Que ce soit à Venise, Toronto, Rotterdam, Genève, à Angers, ou ailleurs, certains spectateurs adorent le film, d’autres ne l’aiment pas et semblent dérangés par quelque chose, le côté insaisissable peut-être. L’armée du salut a remporté Le Prix Spécial du Jury au festival « Tous écrans » à Genève et le Grand Prix du Jury au festival « Premiers Plans » d’Angers 2014.
Et comment s’est passée sa présentation au Festival du Cinéma marocain, à Tanger en février dernier ?
Il y avait une certaine tension, c’est vrai. On craignait que la projection ne soit troublée par des manifestations d’islamistes et de conservateurs.

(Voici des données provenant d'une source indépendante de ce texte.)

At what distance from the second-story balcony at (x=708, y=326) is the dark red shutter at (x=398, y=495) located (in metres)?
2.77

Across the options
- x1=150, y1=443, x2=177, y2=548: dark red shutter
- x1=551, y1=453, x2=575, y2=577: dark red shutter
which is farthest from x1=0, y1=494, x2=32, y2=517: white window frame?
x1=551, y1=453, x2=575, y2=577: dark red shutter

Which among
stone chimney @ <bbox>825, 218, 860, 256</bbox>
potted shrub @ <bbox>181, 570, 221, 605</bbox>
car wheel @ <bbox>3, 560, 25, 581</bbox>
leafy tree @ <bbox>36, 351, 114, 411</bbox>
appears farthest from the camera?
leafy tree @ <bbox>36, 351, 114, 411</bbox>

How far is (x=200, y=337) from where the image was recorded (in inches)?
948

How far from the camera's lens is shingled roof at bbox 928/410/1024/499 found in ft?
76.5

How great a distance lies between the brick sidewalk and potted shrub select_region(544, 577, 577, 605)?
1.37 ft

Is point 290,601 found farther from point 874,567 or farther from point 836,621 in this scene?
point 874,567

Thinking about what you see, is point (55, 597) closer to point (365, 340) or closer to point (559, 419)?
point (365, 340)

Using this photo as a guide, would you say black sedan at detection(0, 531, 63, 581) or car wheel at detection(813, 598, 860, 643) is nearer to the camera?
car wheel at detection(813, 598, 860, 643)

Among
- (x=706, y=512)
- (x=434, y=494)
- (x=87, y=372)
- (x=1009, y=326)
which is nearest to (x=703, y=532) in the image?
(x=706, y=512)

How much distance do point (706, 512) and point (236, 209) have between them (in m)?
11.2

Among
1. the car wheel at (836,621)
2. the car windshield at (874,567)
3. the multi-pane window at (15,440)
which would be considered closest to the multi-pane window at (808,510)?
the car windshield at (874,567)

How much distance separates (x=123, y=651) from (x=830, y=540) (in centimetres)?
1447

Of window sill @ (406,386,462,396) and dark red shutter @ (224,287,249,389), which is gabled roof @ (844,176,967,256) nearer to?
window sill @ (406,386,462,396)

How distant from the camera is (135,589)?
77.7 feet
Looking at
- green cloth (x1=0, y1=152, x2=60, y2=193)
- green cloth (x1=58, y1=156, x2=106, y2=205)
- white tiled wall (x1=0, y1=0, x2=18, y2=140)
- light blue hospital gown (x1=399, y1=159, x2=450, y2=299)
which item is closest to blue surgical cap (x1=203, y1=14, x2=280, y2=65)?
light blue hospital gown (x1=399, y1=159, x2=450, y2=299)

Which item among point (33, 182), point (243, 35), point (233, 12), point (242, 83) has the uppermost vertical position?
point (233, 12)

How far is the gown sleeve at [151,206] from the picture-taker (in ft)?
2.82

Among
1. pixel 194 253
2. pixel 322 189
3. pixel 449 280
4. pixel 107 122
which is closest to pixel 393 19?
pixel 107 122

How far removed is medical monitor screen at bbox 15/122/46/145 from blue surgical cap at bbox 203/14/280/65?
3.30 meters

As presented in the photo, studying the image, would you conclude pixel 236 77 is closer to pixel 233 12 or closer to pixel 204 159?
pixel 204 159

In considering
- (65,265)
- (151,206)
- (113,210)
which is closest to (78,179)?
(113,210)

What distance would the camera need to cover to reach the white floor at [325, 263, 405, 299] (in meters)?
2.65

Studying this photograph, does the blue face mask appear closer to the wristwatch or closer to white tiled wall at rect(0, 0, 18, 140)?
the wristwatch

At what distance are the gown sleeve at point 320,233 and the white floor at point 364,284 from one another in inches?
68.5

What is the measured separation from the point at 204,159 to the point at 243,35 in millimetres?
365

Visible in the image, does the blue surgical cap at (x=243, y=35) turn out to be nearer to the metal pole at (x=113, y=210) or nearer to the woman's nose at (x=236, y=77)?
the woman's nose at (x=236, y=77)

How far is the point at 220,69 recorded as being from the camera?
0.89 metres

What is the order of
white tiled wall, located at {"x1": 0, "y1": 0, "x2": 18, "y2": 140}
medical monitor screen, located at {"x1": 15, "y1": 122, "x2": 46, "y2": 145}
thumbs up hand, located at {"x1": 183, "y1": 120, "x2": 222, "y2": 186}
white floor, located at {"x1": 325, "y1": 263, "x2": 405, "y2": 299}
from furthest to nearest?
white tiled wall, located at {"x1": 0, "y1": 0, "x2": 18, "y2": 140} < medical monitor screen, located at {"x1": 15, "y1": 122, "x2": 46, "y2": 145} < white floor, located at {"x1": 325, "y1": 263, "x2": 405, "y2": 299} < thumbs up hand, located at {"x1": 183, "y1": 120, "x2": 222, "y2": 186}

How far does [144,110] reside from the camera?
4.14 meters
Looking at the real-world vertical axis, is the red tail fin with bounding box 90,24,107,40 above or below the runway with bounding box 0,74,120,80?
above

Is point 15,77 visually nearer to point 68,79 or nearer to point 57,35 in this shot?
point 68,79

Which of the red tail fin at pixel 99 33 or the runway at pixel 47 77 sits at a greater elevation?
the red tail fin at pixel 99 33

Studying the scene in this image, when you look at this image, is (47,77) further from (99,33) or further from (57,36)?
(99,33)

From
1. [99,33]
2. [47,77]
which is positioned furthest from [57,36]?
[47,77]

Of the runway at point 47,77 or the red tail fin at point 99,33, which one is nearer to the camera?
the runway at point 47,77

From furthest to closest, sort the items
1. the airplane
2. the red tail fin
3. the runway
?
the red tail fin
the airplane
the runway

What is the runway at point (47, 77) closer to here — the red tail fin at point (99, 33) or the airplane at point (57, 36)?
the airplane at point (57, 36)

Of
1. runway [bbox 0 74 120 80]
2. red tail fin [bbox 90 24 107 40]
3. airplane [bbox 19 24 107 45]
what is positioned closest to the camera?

Finalement, il n’y a rien eu de ce genre… Pendant la projection, les spectateurs marocains ont ri presque d’un bout à l’autre du film. C’étaient des rires de gêne. Ils se voyaient dans les images, ils se retrouvaient dans le film, mais ils ne pouvaient pas le reconnaître. Le lendemain, à la conférence de presse, j’ai parlé en arabe dialectal et à cœur ouvert de la terrible situation des homosexuels au Maroc. Les humiliations et les viols sans que personne ne leur vienne en aide. J’ai essayé d’être le plus sincère possible. C’est quand même révoltant, déshonorant et très triste que l’homosexualité soit toujours considérée comme un crime dans les pays arabes…
Vous considérez-vous comme un artiste engagé, militant ?
Engagé, bien sûr. Et si je peux aider d’une manière encore plus militante la cause de l’homosexualité, je le ferai sans hésiter.